» **SUPPLIED DATA**
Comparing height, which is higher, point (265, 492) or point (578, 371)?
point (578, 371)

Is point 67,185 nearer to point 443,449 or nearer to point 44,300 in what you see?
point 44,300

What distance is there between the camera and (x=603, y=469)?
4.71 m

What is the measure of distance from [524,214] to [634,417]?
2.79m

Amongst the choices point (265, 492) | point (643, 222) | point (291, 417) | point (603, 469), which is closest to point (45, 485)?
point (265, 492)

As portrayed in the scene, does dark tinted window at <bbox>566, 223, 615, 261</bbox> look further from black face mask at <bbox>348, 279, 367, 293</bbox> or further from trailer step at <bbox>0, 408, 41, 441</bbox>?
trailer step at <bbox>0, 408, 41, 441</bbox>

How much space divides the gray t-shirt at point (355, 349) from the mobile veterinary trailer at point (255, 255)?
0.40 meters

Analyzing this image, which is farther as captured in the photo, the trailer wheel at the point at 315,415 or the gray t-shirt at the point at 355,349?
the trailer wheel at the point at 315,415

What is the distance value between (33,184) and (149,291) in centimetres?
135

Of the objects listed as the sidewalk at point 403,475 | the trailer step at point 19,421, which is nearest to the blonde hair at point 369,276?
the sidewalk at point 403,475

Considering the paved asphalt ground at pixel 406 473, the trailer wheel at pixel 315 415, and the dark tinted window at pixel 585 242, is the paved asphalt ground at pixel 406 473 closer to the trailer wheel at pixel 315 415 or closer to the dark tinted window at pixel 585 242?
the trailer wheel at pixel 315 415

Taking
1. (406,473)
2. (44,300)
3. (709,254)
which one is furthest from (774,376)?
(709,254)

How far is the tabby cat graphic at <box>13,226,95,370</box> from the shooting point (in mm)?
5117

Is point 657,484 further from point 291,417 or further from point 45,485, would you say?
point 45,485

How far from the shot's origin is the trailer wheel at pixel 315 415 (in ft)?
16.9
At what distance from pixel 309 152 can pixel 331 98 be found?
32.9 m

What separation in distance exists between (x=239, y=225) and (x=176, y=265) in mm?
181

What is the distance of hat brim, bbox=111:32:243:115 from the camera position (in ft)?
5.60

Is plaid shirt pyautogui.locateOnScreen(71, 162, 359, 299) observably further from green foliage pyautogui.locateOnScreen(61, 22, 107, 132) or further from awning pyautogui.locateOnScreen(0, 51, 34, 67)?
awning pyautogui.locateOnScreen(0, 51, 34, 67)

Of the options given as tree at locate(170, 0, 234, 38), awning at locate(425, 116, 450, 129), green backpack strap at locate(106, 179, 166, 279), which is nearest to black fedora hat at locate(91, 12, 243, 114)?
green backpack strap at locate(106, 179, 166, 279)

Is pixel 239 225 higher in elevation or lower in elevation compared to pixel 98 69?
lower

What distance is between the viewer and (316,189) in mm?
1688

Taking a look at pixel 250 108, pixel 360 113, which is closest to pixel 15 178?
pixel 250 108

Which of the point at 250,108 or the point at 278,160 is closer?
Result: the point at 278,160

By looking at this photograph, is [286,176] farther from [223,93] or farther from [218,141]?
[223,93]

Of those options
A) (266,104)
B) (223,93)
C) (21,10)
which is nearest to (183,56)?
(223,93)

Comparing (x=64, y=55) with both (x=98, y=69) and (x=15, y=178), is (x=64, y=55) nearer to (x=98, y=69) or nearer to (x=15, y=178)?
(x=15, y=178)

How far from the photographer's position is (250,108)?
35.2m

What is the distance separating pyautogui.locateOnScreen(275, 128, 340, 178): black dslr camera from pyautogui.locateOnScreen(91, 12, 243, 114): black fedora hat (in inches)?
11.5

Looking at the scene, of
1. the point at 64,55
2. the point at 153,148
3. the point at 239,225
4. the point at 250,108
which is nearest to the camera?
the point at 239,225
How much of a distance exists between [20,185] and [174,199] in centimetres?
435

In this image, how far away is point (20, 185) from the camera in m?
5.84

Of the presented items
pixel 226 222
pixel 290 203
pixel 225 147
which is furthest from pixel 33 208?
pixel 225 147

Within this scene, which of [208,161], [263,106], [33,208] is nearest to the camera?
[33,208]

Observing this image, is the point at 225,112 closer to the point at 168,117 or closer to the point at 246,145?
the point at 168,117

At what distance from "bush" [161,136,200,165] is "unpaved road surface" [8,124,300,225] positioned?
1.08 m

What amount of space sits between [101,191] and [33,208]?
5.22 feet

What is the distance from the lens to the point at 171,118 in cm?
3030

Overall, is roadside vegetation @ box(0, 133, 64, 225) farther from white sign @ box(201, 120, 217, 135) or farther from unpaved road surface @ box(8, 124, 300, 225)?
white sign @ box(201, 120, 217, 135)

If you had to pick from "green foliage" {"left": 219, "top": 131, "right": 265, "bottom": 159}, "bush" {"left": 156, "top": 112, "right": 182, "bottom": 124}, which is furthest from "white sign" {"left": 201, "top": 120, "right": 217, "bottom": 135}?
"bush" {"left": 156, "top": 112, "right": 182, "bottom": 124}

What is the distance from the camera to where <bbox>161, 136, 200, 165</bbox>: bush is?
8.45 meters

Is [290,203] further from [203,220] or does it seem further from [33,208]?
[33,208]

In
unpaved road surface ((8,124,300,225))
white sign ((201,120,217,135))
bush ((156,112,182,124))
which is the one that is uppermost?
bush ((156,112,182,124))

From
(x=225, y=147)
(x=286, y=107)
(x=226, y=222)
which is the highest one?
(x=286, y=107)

» **WRITTEN TASK**
How many lines in the material above contain the string "centimetres"? Case counts. Reply with the number only.

» **RESPONSE TO THE EXERCISE**
2